▶ [Text shown]
Love lets people follow their own path not only for the metaphysical reason that life is a journey, but also for the practical reason that judging someone for a mistake that they cannot perceive, while insisting that they comply with your judgment, always backfires, as it breeds resentment and alienation – the very stuff of American politics today.

Humilitarians, therefore, are respectful in the face of disagreements, even those that rest on obvious errors and ill-informed opinions. In particular, they recognize that part of being human is sometimes not to behave consistently with one’s values, the facts on the ground, or even oneself the day before.

Whether we like it or not, all reasoning is motivated – including our own. Humilitarians treat the mistaken with respect because they know they too are mistaken sometimes. And this respect offers the practical benefit of opening the minds of those with whom one disagrees to one’s ideas when they are ready to hear them. Humilitarians do politics in a way that recognizes their own imperfections and the huge amount they have yet to learn. Their humility and openness make it safe for others, including their political opponents, to address contentious issues in the same spirit, preventing division and fear of “the other”.

▶ [Problem A] In the passage on humilitarians, why do humilitarians treat the mistaken with respect?
▶ [Problem B] Echo the passage on humilitarians word for word, from "Love lets people" up to and including "the day before.".

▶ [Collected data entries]
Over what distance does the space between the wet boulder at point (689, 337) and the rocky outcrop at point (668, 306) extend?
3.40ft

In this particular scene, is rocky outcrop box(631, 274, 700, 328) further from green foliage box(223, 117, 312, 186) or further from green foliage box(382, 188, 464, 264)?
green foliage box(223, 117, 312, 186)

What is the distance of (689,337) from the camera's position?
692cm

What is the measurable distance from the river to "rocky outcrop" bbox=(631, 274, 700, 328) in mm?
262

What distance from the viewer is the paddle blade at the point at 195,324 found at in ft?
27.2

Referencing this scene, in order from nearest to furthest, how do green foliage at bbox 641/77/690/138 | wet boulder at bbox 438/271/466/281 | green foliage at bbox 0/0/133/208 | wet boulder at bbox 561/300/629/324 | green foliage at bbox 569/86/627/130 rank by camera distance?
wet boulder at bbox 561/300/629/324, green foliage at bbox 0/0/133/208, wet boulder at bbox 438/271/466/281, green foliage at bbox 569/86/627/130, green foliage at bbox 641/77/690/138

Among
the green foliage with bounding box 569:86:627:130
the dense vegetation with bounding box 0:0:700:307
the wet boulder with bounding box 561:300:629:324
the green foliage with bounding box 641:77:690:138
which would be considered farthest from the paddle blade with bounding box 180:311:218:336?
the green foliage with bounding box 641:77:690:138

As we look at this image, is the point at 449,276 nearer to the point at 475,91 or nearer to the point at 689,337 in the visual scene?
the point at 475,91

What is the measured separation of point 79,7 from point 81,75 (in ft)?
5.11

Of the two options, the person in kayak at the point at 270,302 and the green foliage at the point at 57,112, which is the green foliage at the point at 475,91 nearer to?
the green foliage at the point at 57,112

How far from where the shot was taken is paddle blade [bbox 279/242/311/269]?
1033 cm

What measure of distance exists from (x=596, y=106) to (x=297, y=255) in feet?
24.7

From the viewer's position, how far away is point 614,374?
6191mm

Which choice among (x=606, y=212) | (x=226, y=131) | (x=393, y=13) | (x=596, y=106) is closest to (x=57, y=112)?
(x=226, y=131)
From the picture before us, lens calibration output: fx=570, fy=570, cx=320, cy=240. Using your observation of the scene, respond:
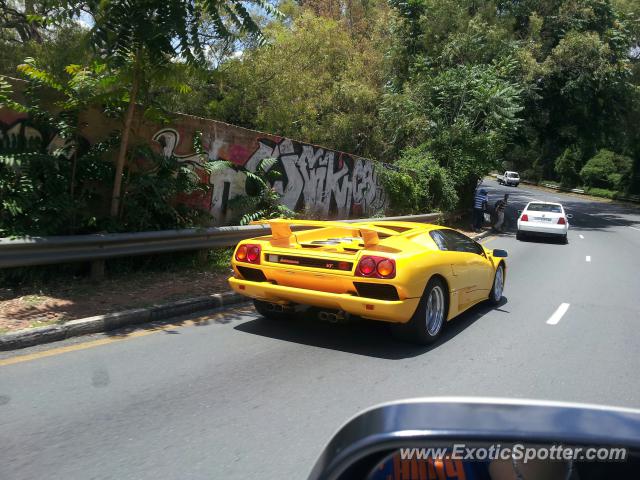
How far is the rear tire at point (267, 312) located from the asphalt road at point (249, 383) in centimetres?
14

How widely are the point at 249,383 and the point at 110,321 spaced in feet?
6.93

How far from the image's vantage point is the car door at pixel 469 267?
273 inches

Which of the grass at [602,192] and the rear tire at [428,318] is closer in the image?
the rear tire at [428,318]

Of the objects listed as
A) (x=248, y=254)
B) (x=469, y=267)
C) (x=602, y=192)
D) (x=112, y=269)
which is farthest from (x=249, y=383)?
(x=602, y=192)

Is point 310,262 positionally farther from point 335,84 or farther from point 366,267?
point 335,84

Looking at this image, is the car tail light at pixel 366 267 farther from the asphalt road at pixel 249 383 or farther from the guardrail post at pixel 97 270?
the guardrail post at pixel 97 270

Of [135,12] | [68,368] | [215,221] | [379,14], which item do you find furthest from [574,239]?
[68,368]

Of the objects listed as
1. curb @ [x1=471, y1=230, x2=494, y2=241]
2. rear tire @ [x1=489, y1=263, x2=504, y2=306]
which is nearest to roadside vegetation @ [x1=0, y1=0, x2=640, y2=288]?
curb @ [x1=471, y1=230, x2=494, y2=241]

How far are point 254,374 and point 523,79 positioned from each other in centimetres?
2239

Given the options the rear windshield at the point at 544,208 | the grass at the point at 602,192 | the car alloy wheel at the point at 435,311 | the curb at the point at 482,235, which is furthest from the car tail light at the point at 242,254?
the grass at the point at 602,192

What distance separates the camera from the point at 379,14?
28.1 meters

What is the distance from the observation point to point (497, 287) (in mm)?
8688

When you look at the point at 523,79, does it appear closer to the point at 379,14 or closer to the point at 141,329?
the point at 379,14

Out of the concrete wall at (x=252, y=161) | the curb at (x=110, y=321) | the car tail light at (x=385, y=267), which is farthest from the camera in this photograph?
the concrete wall at (x=252, y=161)
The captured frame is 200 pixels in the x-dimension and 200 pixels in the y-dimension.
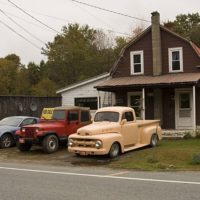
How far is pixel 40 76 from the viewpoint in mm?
82188

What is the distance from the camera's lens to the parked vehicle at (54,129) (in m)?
20.9

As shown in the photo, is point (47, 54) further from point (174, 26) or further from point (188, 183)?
point (188, 183)

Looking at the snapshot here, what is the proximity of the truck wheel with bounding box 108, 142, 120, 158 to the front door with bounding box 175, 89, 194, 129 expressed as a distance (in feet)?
36.4

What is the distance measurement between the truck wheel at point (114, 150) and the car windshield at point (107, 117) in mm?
1221

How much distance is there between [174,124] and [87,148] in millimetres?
12380

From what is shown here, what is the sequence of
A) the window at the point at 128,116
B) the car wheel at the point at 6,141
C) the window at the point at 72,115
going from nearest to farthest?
1. the window at the point at 128,116
2. the window at the point at 72,115
3. the car wheel at the point at 6,141

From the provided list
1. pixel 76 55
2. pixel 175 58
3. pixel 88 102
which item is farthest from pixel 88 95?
pixel 76 55

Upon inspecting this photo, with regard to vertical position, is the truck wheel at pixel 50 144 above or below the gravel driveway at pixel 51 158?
above

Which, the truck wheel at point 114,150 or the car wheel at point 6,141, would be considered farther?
the car wheel at point 6,141

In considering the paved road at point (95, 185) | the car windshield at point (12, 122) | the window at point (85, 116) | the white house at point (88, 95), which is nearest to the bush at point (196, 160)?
the paved road at point (95, 185)

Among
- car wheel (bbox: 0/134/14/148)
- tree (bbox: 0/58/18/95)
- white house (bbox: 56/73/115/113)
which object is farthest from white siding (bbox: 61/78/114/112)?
tree (bbox: 0/58/18/95)

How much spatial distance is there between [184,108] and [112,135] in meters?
11.8

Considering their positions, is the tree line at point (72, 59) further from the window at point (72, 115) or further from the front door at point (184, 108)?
the window at point (72, 115)

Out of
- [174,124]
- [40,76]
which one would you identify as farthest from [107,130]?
[40,76]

▶ [Exercise answer A] Because they know they too are mistaken sometimes.

▶ [Exercise answer B]
Love lets people follow their own path not only for the metaphysical reason that life is a journey, but also for the practical reason that judging someone for a mistake that they cannot perceive, while insisting that they comply with your judgment, always backfires, as it breeds resentment and alienation – the very stuff of American politics today.

Humilitarians, therefore, are respectful in the face of disagreements, even those that rest on obvious errors and ill-informed opinions. In particular, they recognize that part of being human is sometimes not to behave consistently with one’s values, the facts on the ground, or even oneself the day before.